The federal income tax restructure, right now, has two different versions: the House version and the Senate version. The two bills must be reconciled by a conference of House-Senate Committee. This activity should be preferably completed prior to Christmas. The two bills will considerably revamp corporate income tax and increase the deficit in the federal budget. Higher income taxpayers will benefit the most. The bills have a number of provisions which are yet to be clearly understood. These poorly understood parts may result in unwelcome consequences.
Repatriations and tax payments
These bills do away with taxes on the repatriated dividends which American companies receive from the foreign affiliates. This helps them to efficiently manage portfolios. Such a legislation will substitute the tax presently imposed on profits which get repatriated with low rate tax imposed on the annual profits. The latter can be attributed to intangible assets of the foreign affiliates. The international taxation and corporate tax are consistent with the proposals obtained from both Republican and Democratic leaders.

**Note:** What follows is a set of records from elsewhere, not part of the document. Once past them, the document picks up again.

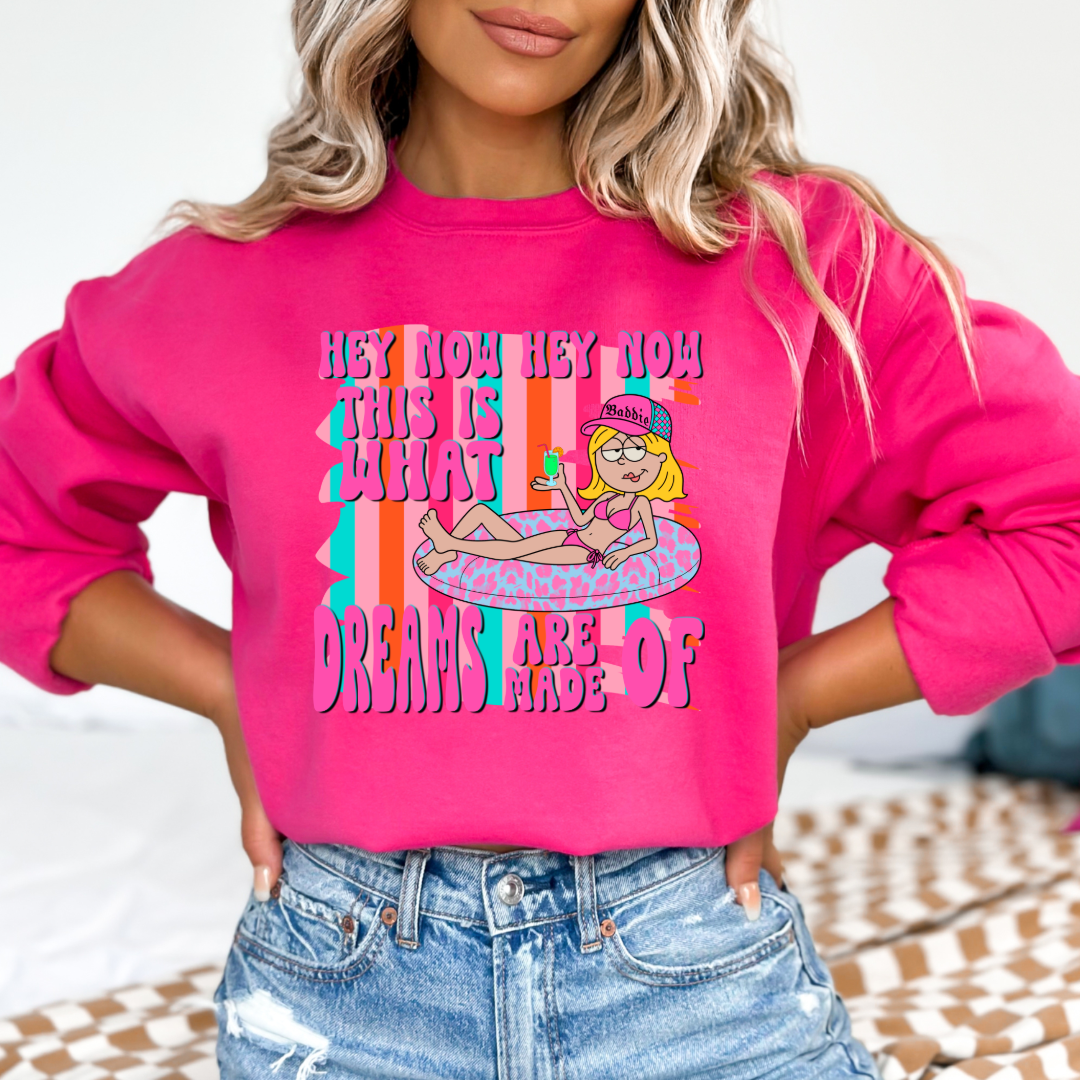 What Dreams Are Made Of Graphic Tee & Crewneck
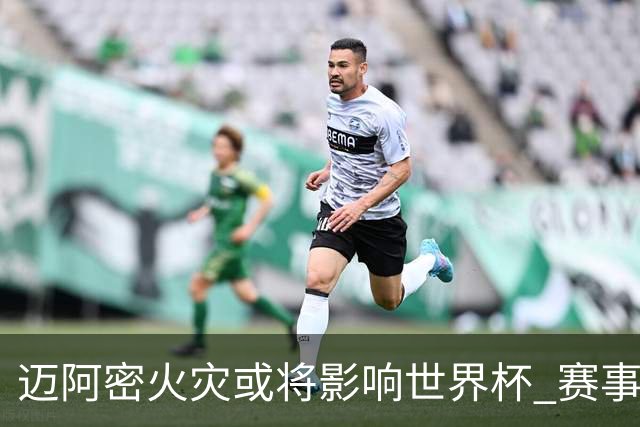 迈阿密火灾或将影响世界杯 赛事方尚未进行赛程调整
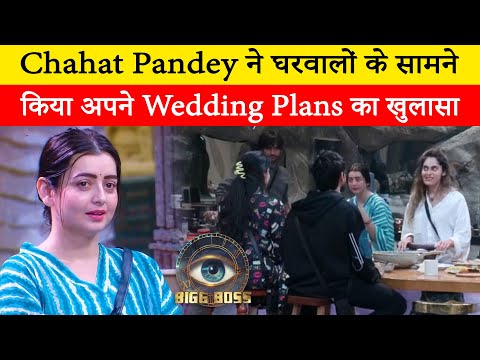 BB 18 : Chahat Pandey revealed her wedding plans in front of contestants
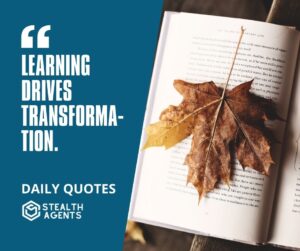 "Learning Drives Transformation."
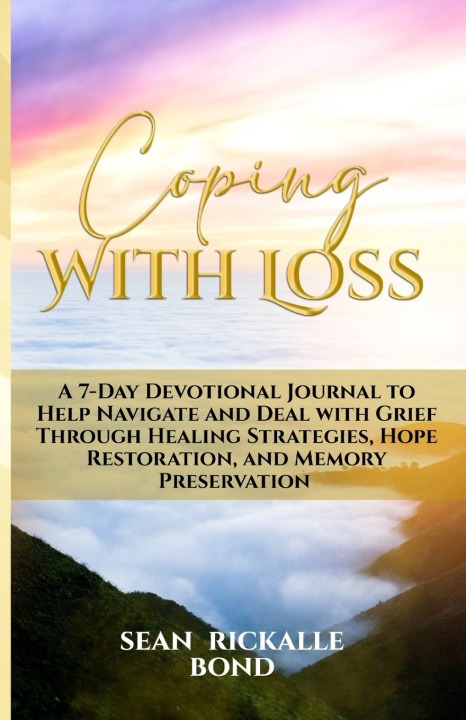 Book Coping With Loss Sean Rickalle Bond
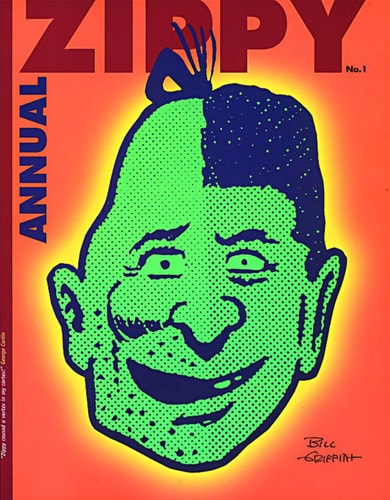 The Zippy Annual A Millennial Melange of Microcephalic Malapropisms & Metaphysical Muzak — Bill Griffith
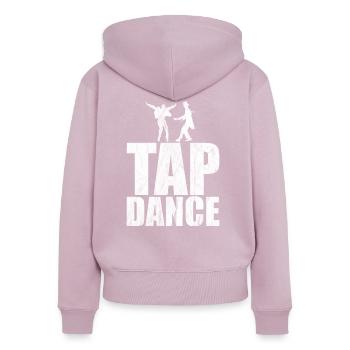 Tap Dance Step Dancer Tap Dance Dancer Theater - Women's Premium Organic Zip Hoodie - dusky pink - Back - Julia (174cm)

This legislation will radically change how both companies and individuals pay their taxes. When it comes to reforming in corporate taxes, these bills will reduce the rate of federal statutory corporate tax to about 20 percent. This percentage is in tandem with major US trading partners. There will be also a reduction of many disincentives which result in companies to invest outside the country and filing income from other countries. Tax residences are now present outside the US.
Revenues and tax burdens
When it comes to revenue and distribution, it was estimated by Joint Committee on Taxation (JCT) through the use of conventional scoring that these bills will reduce the federal tax receipts. The amount will be in the region of $1.5 trillion over a period of five years. Pro-tax advocates have said that these cuts in taxes will finance themselves with an increased revenue from the economic growth. Independent analysts differ. JCT and Tax Policy Center, along with a number of other economic modelers calculate that feedback of revenue generated from the increased output will offset only a small fraction of budgetary expenses.
The tax bills do the work of reshuffling tax burdens within the income groups. This will result in the creation of both winners and losers. However, there will be no organizing principles behind such changes. The two bills almost double standard deduction and increase the child tax credits. Personal exemptions are also eliminated.